The ancient ritual - more commonly associated with rural communities in a swathe of African countries - is observed by most Muslim Malays in Singapore where it is legal but largely hidden, said Filzah Sumartono of women's rights group AWARE.

Worldwide, more than 200 million girls and women are believed to have undergone female genital cutting or mutilation (FGM), according to United Nations figures.

But its existence in Singapore, a wealthy island state which prides itself on being a modern, cosmopolitan city with high levels of education, shows the challenge of tackling a practice rooted in culture, tradition and a desire to belong.

Sumartono said it was too early to press for a ban in Singapore although many countries have outlawed FGM. She said they first needed to create more awareness and debate around the practice and galvanise public support for ending it.

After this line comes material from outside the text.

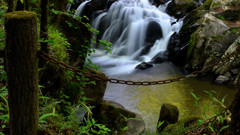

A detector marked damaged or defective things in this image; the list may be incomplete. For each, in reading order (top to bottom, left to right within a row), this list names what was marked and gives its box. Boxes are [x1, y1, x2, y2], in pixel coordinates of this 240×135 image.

rusty iron chain [39, 44, 240, 85]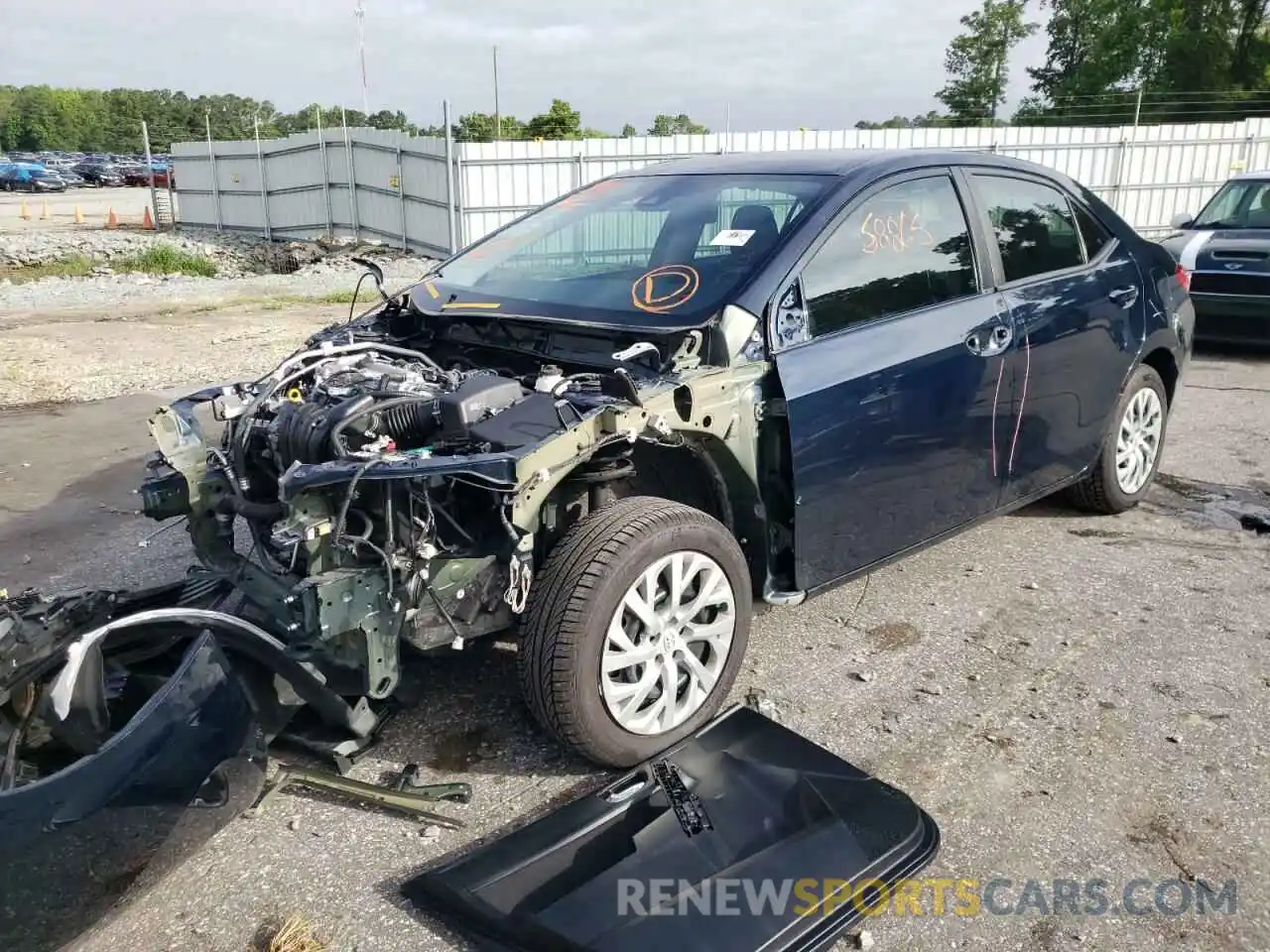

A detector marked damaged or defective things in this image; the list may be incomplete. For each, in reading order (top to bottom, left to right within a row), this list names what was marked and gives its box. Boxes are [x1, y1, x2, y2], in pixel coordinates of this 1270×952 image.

severely damaged car [2, 145, 1191, 948]
detached bumper [1191, 296, 1270, 347]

"In my own circle of friends who are Malay and Muslim, 100 percent have been cut," said Sumartono, who was cut herself at one month old.

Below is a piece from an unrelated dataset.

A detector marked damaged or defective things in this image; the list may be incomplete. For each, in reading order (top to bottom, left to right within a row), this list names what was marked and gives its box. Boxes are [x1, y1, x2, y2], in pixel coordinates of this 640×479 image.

"But it is very hidden. Whenever I bring up the subject with non-Malay they're shocked and can't believe it happens in Singapore."

The health ministry did not comment despite several requests.

Sumartono said the practice - known locally as sunat perempuan - was usually done before the age of two and may involve cutting the tip of the clitoris or making a small nick.

"Even within the community we don't discuss this much," she told the Thomson Reuters Foundation by phone from Singapore.

"If a male baby gets circumcised there is this big celebration and prayer ritual, but if it is a female baby it's quite quiet. It's usually only the mother or grandmother making the decision. Sometimes the father doesn't even know."

She said cutting was usually done by medical professionals.

"We know five or six clinics offer the procedure - at around 20-35 Singapore dollars ($15-$26)," she added. "There's no legislation. It's done openly. You can just call up to make an appointment."